The following code fits the model of interest, provides a model summary, and the diagnostic plots, allowing us to consider the tests of interest:
gpa1 <- lm(fygpa ~ satv + satm, data = satgpa)
summary(gpa1)
##
## Call:
## lm(formula = fygpa ~ satv + satm, data = satgpa)
##
## Residuals:
## Min 1Q Median 3Q Max
## -2.19647 -0.44777 0.02895 0.45717 1.60940
##
## Coefficients:
## Estimate Std. Error t value Pr(>|t|)
## (Intercept) 0.007372 0.152292 0.048 0.961
## satv 0.025390 0.002859 8.879 < 2e-16
## satm 0.022395 0.002786 8.037 2.58e-15
##
## Residual standard error: 0.6582 on 997 degrees of freedom
## Multiple R-squared: 0.2122, Adjusted R-squared: 0.2106
## F-statistic: 134.2 on 2 and 997 DF, p-value: < 2.2e-16
par(mfrow = c(2,2), oma = c(0,0,2,0))
plot(gpa1, sub.caption = "")
title(main="Diagnostics for GPA model with satv and satm", outer=TRUE)
1. Hypotheses of interest:
• $H_0: \beta_\text{satv} = 0$ given satm in the model vs $H_A: \beta_\text{satv}\ne 0$ given satm in the model.
• $H_0: \beta_\text{satm} = 0$ given satv in the model vs $H_A: \beta_\text{satm}\ne 0$ given satv in the model.
2. Plot the data and assess validity conditions:
• Quantitative variables condition:
• The variables used here in this model are quantitative. Note that Gender was plotted in the previous scatterplot matrix and is not quantitative – we will explore its use later.
• Independence of observations:
• With a sample from a single university from (we are assuming) a single year of students, there is no particular reason to assume a violation of the independence assumption. If there was information about students from different years being included or maybe even from different colleges in the university in a single year, we might worry about systematic differences in the GPAs and violations of the independence assumption. We can’t account for either and there is possibly not a big difference in the GPAs across colleges to be concerned about, especially with a sample of students from a large university.
• Linearity of relationships:
• The initial scatterplots (Figure 8.18) do not show any clear nonlinearities with each predictor used in this model.
• The Residuals vs Fitted and Scale-Location plots (Figure 8.19) do not show much more than a football shape, which is our desired result.
• The partial residuals are displayed in Figure 8.20 and do not suggest any clear missed curvature.
• Together, there is no suggestion of a violation of the linearity assumption.
• Multicollinearity checked for:
• The original scatterplots suggest that there is some collinearity between the two SAT percentiles with a correlation of 0.47. That is actually a bit lower than one might expect and suggests that each score must be measuring some independent information about different characteristics of the students.

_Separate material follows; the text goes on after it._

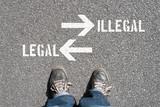 Ein Mann steht vor der Entscheidung Legal oder Illegal - 206770278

• VIFs also do not suggest a major issue with multicollinearity in the model with the VIFs for both variables the same at 1.278147. This suggests that both SEs are about 13% larger than they otherwise would have been due to shared information between the two predictor variables.
vif(gpa1)
## satv satm
## 1.278278 1.278278
sqrt(vif(gpa1))
## satv satm
## 1.13061 1.13061
• Equal (constant) variance:
• There is no clear change in variability as a function of fitted values so no indication of a violation of the constant variance of residuals assumption.
• Normality of residuals:
• There is a minor deviation in the upper tail of the residual distribution from normality. It is not pushing towards having larger values than a normal distribution would generate so should not cause us any real problems with inferences from this model. Note that this upper limit is likely due to using GPA as a response variable and it has an upper limit. This is an example of a potentially censored variable. For a continuous variable it is possible that the range of a measurement scale doesn’t distinguish among subjects who differ once they pass a certain point. For example, a 4.0 high school student is likely going to have a high first year college GPA, on average, but there is no room for variability in college GPA up, just down once you are at the top of the GPA scale. For students more in the middle of the range, they can vary up or down. So in some places you can get symmetric distributions around the mean and in others you cannot. There are specific statistical models for these types of responses that are beyond our scope. In this situation, failing to account for the censoring may push some slopes toward 0 a little because we can’t have responses over 4.0 in college GPA to work with.
• No influential points:
• There are no influential points. In large data sets, the influence of any point is decreased and even high leverage and outlying points can struggle to have any impacts at all on the results.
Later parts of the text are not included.